Snow leopards, Jennifer said, naturally live in parts of the world that climb as hot as 50 degrees. African lions commonly endure near-freezing temperatures during the cool of a desert night.
Both species of large cat at the zoo rest in their climate-controlled “house” during extreme temperatures. They also enter these enclosures when it is time to eat. This lets Jennifer enter the habitat to place food. Jennifer is never in a big cat habitat while the animals are there.

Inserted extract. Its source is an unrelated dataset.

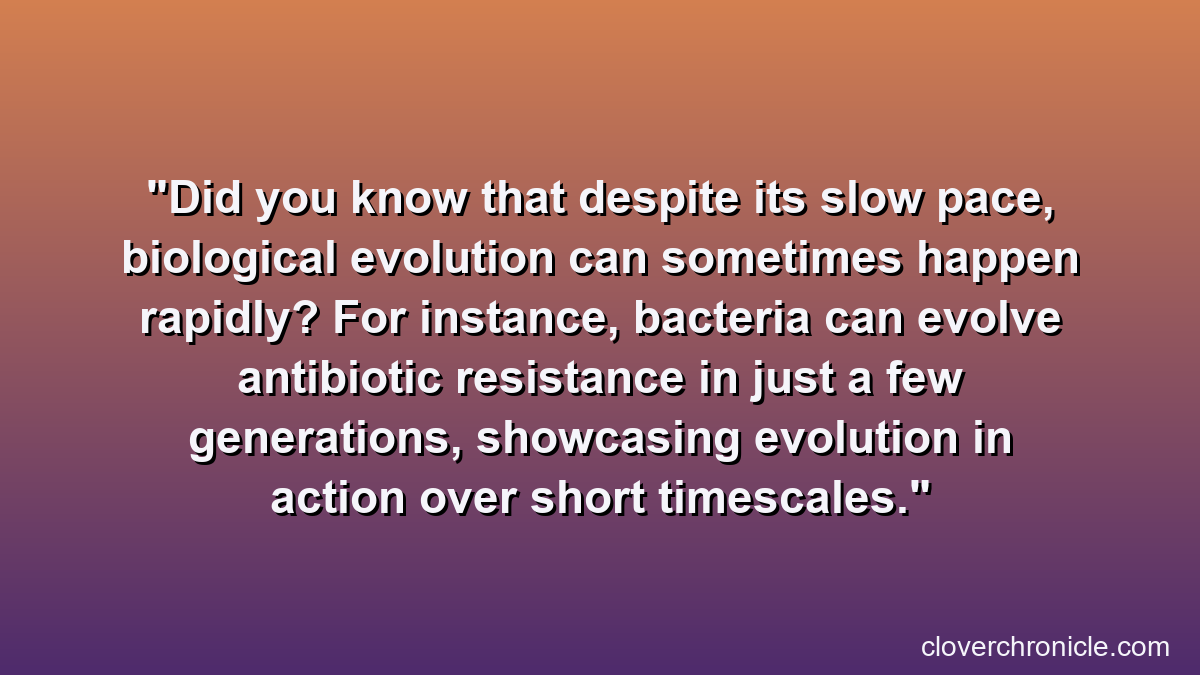 "Did you know that despite its slow pace, biological evolution can sometimes happen rapidly? For instance, bacteria can evolve antibiotic resistance in just a few generations, showcasing evolution in action over short timescales."

cloverchronicle.com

There is a strict protocol that dictates how the habitat is opened, how the “house” is opened, and when the cats are let back into their habitats to eat. The house has a double set of locks, and one set of locks is always engaged.
Jennifer is there even in the worst of storms to care for the zoo’s big cats.
“Sometimes, we have to bring a blowtorch out here in winter to unfreeze the locks,” Jennifer said.
“This job is really hard work. It’s a lot of physical labor,” she told the Herald as our time together ended. “But this is my passion.”
She said that zoos are an important way for visitors to interface with the natural world, with animals that are otherwise threatened by global human expansion.
“Humans have really destroyed this world,” she said. “I believe that seeing live animals promotes empathy and excitement for conservation.”
Visit the Cape May County Zoo every day of the year except Christmas.